# Air Flow Question



## kevin james (Dec 6, 2021)

Ok, so this isn't really about a smoker build, but more so about a mod trying to fix a couple issues with an existing reverse flow offset smoker. If this is not the right area I apologize and please feel free to move where most appropriate.

I have a 24x48 reverse flow smoker that I was very happy with, until I started trying to cook chicken and found it was putting soot on my food. While it didn't give an off-puting taste, the skin had a greyish color that just looked gross. I have now finally solved that problem, but in the process of sorting that out I realized there were a couple other problems. The soot on the food ended up being caused by too big a fire, which was needed to get the temp up in the 300 degree range that I like to cook chicken at. The solution was start with 1 and ONLY 1 chimney of lump, and use thinner splits, adding a new split more often. This kept the fire to a smaller, slower fire which gave me the nice golden brown skin color I was after.

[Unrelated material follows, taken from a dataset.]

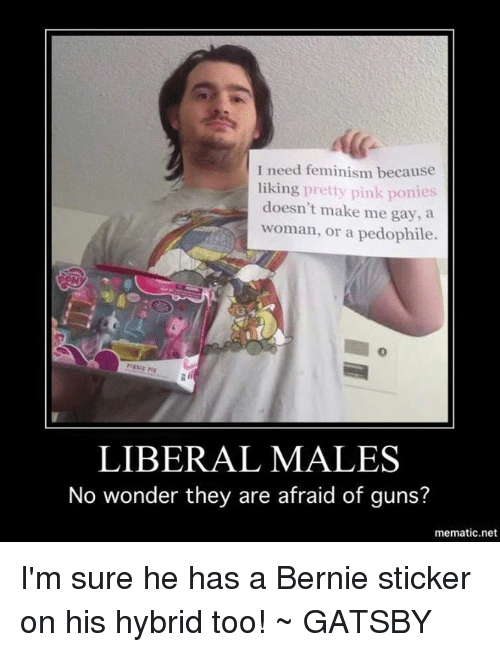Feminism guns and memes i need feminism because liking pretty pink ponies doesn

Now that the soot on food issue is solved, the remaining issues are that it is VERY difficult to get and maintain temps in the 300 - 325 range, and I am having to add a new split every 15 minutes which doesn't seem right. Splits are white oak, and generally 16" length and  between 2"-4" diameter. I also have issues sometimes with splits that are a little more dense (but still seasoned) not wanting to burn and I'm thinking better airflow would also solve this problem potentially as I already preheat my splits.

In another thread I posted that inside the cook chamber, there is a "hood" over the entrance to the smoke stack (picture below). I have become convinced this is my problem, but I am no expert, so I turn to you guys who know more than I do for help.

The builder said the cooker is not designed to cook with the stack full open etc. and is designed to cook with more convective heat. But to me, it seems he has designed it in a way to FORCE you to limit the stack opening by shutting it down at the stack entrance, when the same thing could be accomplished by shutting down the stack damper at the other end. The builder has agreed to cut the hood off, but before I go and have him do that I want to make sure my thinking is correct, so I have the following questions.

1. If the stack is fully opened up which I would think should increase air flow, will that help to get the higher temps I'm after?
2. Will that have any effect on efficiency, as far as how often I need to add a split? I feel like the current 15 minute intervals are because it is working really hard to overcome the airflow issue, resulting in needing to feed it more often. Am I wrong on this?

I'm hoping this is the answer to my problems as I'm so frustrated that I'm ready to get rid of this pit and buy a traditional flow offset, like the Workhorse 1975, although I don't want to do that if I don't have to.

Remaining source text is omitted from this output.